4. Last Paragraph: Summarize your letter in last paragraph and again repeat your request for mercy, leniency, and clemency so the inmate can return to their loved ones.
5. Sign it!: Sign your letter and include your address. If you have a professional title, include that as well.
6. Mail It!: Mail the letter to the pardon attorney and don’t forget to send a copy to the President at the White House. (1600 Pennsylvania Ave NW, Washington, DC 20500, USA)
Examples of Clemency Support Letters
Here are some prisoners in need of support (there are others as well).
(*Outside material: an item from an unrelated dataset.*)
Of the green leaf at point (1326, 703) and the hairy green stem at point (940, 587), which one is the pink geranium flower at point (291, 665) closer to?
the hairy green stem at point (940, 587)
The first link will give you more information about the prisoner, the second will take you to an example of a clemency support letter I wrote for them that you are free to paraphrase, copy, edit, etc.
- About Craig Cesal — Sample Clemency Support Letter for Craig Cesal
- About John Knock – Sample Clemency Support Letter for John Knock
- About Michael Pelletier — Sample Clemency Support Letter for Michael Pelletier
Thank you for taking the time to help a marijuana prisoner. Writing a letter in support of their clemency is one of the most important and effective things you can do! For instance, Billy Dekle used to be part of the list above, and we collected hundreds of clemency support letters for him. In December 2015 he was granted clemency by President Obama.